Finding the Perfect Number
If you were tasked with determining what a corpus of 200,000 pages of documents is about, you would face two challenges. The first, of course, is to identify the topics covered in a number of pages difficult to manage manually. The second is to decide how many topics to identify in order to give an answer that is neither reductive (it is unlikely, for example, that three topics would give a minimally exhaustive idea of the topics covered in 200,000 pages), nor unmanageable (with 3,000 topics we would probably be exhaustive, but difficult to interpret).
One of the best solutions to the problem of topic identification is the Latent Dirichlet Allocation (LDA) technique, developed in 2003. Based on it, Francesco Grossetti (Department of Accounting) and Craig Lewis (Vanderbilt University) now propose a solution to the identification of the optimal number of topics through a scientific paper ("A Statistical Approach for Optimal Topic Model Identification", preprint) and OpTop, a package that implements the methodology.

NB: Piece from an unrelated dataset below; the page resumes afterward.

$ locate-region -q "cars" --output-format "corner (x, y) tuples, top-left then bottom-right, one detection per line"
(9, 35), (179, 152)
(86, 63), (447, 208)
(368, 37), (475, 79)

"What we present," Grossetti says, "is a statistical test, which works irrespective of the context and meaning of topics. In technical terms, each topic is an ordered collection of all the words contained in the corpus, whose order represents their importance within a particular topic. It's up to the researcher who uses this tool to interpret the answers, assigning a label to each topic and choosing to merge topics that are very close in meaning, if appropriate."
For his part, Grossetti has already made use of the technique - and the consequent use of interpretive judgment - in a paper on financial disclosure, which identifies the risk factors made explicit by companies in their financial statements.